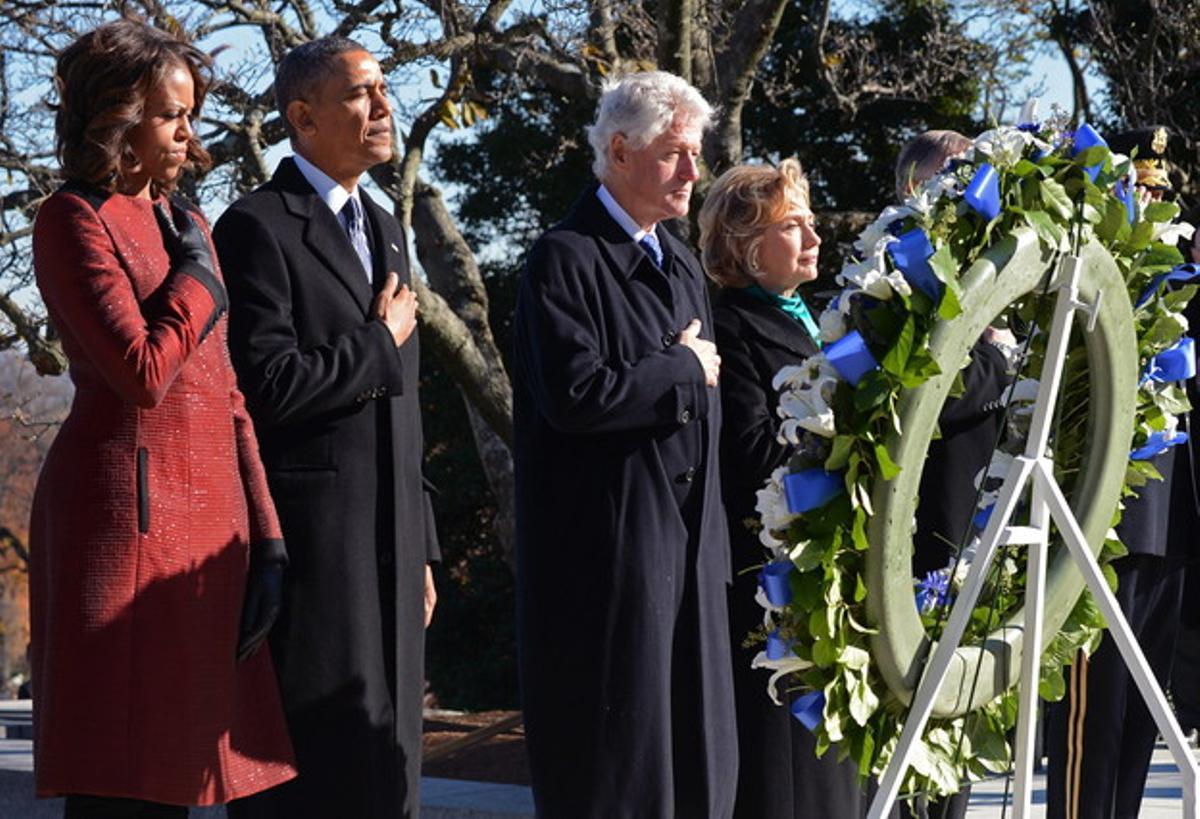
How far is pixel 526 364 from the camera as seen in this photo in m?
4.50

* * *

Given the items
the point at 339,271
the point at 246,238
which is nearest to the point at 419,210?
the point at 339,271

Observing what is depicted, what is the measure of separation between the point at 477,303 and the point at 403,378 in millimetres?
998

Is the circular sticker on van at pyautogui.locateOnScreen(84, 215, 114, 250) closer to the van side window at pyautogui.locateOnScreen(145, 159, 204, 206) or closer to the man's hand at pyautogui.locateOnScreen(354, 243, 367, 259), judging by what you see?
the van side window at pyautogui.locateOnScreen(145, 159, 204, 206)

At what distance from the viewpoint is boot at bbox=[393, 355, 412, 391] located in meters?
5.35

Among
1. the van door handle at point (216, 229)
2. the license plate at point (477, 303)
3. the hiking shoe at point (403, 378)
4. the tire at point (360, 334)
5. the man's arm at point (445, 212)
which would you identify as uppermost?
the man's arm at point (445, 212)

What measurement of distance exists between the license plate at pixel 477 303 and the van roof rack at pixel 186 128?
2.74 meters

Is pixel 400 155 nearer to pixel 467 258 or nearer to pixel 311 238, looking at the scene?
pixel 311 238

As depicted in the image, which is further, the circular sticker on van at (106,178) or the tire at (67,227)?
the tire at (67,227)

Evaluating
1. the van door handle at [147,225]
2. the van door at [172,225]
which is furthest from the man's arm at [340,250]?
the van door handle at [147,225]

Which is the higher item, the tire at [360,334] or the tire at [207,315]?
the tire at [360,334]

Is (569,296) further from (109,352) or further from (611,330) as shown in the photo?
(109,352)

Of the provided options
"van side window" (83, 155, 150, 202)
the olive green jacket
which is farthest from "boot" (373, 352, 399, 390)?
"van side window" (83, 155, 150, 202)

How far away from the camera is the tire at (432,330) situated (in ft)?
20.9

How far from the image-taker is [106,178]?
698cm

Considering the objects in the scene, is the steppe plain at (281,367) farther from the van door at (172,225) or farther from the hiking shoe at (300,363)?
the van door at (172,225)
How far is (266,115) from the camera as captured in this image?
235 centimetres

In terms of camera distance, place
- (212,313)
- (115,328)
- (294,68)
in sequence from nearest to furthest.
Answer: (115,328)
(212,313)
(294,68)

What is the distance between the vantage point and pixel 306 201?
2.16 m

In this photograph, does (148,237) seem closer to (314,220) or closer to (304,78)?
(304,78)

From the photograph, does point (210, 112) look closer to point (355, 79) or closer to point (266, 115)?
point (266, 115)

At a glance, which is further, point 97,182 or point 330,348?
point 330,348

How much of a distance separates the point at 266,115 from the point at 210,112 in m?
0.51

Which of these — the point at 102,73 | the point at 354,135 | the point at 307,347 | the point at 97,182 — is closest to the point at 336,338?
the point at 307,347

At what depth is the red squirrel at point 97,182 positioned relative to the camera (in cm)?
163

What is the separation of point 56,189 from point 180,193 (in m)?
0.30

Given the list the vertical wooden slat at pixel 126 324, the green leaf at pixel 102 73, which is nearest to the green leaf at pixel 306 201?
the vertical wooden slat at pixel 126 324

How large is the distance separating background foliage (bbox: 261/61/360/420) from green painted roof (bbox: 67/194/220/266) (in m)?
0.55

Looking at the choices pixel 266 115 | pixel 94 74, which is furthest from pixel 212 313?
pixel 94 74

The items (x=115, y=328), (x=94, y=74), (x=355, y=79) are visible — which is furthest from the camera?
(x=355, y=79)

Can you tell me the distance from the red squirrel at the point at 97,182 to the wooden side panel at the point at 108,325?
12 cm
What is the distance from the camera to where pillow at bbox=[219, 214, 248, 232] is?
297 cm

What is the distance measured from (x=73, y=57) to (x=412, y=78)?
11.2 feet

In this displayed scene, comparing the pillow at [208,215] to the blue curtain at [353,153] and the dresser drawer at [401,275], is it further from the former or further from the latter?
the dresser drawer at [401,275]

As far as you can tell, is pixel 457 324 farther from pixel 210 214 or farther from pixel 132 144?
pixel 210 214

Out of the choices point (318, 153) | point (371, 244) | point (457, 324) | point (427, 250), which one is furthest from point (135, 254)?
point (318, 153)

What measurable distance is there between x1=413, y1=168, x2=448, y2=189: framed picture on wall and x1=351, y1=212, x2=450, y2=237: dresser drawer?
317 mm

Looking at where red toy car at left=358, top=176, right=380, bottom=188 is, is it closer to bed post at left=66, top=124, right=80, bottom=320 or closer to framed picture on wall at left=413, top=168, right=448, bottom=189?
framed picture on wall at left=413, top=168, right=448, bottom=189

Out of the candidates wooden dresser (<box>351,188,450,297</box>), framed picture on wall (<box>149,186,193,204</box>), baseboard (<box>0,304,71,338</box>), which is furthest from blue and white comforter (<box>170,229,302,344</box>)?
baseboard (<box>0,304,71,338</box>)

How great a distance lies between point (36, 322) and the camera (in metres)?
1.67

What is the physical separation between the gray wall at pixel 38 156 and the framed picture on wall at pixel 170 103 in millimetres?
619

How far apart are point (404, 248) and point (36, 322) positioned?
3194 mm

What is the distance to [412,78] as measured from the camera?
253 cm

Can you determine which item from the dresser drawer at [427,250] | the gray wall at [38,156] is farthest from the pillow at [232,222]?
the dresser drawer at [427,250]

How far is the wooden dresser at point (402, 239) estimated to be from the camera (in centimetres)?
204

--

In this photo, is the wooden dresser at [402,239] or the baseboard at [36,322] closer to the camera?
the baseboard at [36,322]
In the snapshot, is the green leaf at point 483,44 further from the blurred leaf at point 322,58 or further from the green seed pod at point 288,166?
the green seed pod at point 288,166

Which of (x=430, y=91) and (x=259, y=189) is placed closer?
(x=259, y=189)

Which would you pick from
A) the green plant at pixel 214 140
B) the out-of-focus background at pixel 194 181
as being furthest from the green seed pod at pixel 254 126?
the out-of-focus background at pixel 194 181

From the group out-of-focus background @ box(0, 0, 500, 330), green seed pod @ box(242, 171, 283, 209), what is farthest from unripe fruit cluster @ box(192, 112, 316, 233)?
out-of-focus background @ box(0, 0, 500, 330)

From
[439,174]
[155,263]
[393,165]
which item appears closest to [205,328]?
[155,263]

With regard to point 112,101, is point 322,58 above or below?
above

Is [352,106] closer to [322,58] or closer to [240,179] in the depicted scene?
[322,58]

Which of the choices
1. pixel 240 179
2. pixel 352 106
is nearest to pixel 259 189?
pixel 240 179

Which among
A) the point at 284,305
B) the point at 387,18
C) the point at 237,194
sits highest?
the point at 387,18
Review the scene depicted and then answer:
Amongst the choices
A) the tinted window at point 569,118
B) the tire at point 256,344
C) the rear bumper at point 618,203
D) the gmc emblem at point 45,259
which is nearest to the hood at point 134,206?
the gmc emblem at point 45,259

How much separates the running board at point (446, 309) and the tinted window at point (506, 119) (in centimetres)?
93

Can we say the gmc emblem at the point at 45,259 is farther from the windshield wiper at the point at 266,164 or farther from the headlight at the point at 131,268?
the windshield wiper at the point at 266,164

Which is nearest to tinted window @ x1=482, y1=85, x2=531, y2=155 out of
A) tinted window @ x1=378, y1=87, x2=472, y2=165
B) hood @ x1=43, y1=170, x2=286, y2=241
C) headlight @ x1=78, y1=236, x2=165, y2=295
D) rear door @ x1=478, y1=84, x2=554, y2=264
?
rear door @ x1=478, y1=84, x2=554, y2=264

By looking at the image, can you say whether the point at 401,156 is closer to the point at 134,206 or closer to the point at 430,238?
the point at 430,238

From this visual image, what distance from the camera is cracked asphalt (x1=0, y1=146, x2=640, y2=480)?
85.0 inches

▶ Task: Put the stretch of lines above from the one containing "Can we say the" through the one containing "85.0 inches" into a JSON list of strings, one string per line. Leave out blank lines.

▶ Response to the exercise:
[
  "Can we say the gmc emblem at the point at 45,259 is farther from the windshield wiper at the point at 266,164 or farther from the headlight at the point at 131,268?",
  "the windshield wiper at the point at 266,164",
  "Which is nearest to tinted window @ x1=482, y1=85, x2=531, y2=155 out of",
  "A) tinted window @ x1=378, y1=87, x2=472, y2=165",
  "B) hood @ x1=43, y1=170, x2=286, y2=241",
  "C) headlight @ x1=78, y1=236, x2=165, y2=295",
  "D) rear door @ x1=478, y1=84, x2=554, y2=264",
  "?",
  "rear door @ x1=478, y1=84, x2=554, y2=264",
  "By looking at the image, can you say whether the point at 401,156 is closer to the point at 134,206 or closer to the point at 430,238?",
  "the point at 430,238",
  "From this visual image, what distance from the camera is cracked asphalt (x1=0, y1=146, x2=640, y2=480)?",
  "85.0 inches"
]